Step-by-Step Workflow
Save RSS feed as XML file
Upload feed file
Items are extracted automatically with root path pre-set
Download as CSV or Excel
Specifications
- Input Format
- RSS 2.0 feed (.xml or .rss)
- Root Path
- rss.channel.item (pre-configured)
- Extracted Fields
- title, link, pubDate, description, category, guid, author
- Output Formats
- CSV or Excel (.xlsx)
- Feed Limit
- Processes all items in the feed file
- Processing
- 100% client-side — feed data stays in your browser
Best Practices
- Root path 'rss.channel.item' is pre-configured — works with all standard RSS 2.0 feeds immediately
- For Atom feeds, change root path to 'feed.entry' — Atom uses a different XML structure
- Enable 'suppress line breaks' — RSS descriptions often contain HTML with line breaks that split across CSV rows
- Export multiple competitor feeds separately then merge the CSVs in Excel to compare publishing data
- Use semicolon delimiter if descriptions contain commas — prevents column misalignment in CSV
- Most RSS feeds only show recent posts (10-50) — for full archives you may need a full site export instead
Frequently Asked Questions
How do I convert an RSS feed to CSV?
Save the RSS feed as an .xml file (right-click > Save As in your browser), then upload it here. The tool is pre-configured for RSS 2.0 structure and extracts all items into a flat CSV with columns for title, link, date, description, and categories.
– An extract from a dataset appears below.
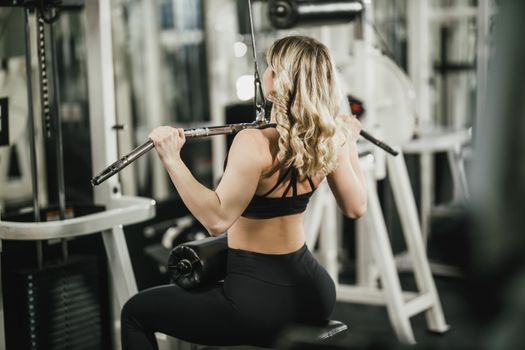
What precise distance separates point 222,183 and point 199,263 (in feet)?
0.92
Does this work with podcast RSS feeds?
Yes. Podcast feeds are standard RSS 2.0 with additional enclosure fields for audio files. The tool extracts all fields including enclosure URLs, durations, and iTunes-specific metadata. Nested podcast fields are flattened with dot notation.
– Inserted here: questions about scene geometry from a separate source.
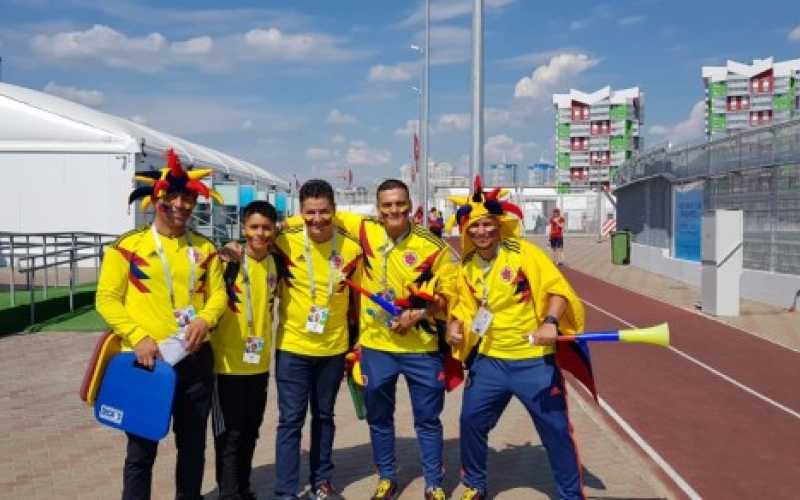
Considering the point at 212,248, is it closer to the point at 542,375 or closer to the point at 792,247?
the point at 542,375

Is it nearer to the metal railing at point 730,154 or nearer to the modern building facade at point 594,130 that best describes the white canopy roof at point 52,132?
the metal railing at point 730,154

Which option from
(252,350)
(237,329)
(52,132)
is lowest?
(252,350)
Why does the description column contain HTML?
RSS descriptions typically contain HTML markup. The tool extracts the raw content as-is. Enable 'suppress line breaks' to prevent HTML line breaks from splitting rows. For clean text, you can strip HTML tags in Excel after export using CLEAN and SUBSTITUTE functions.
Can I combine multiple RSS feeds into one CSV?
Process each feed separately, then merge the CSV files in Excel or Google Sheets. Each feed produces the same column structure (title, link, pubDate, etc.), so rows can be combined directly. Add a source column manually to track which feed each post came from.
What if my feed has zero results?
Check if the feed is Atom format instead of RSS 2.0. Atom feeds use a different structure — change the root path from 'rss.channel.item' to 'feed.entry'. If still empty, the feed file may be malformed or empty — verify it contains item elements by opening the XML in a text editor.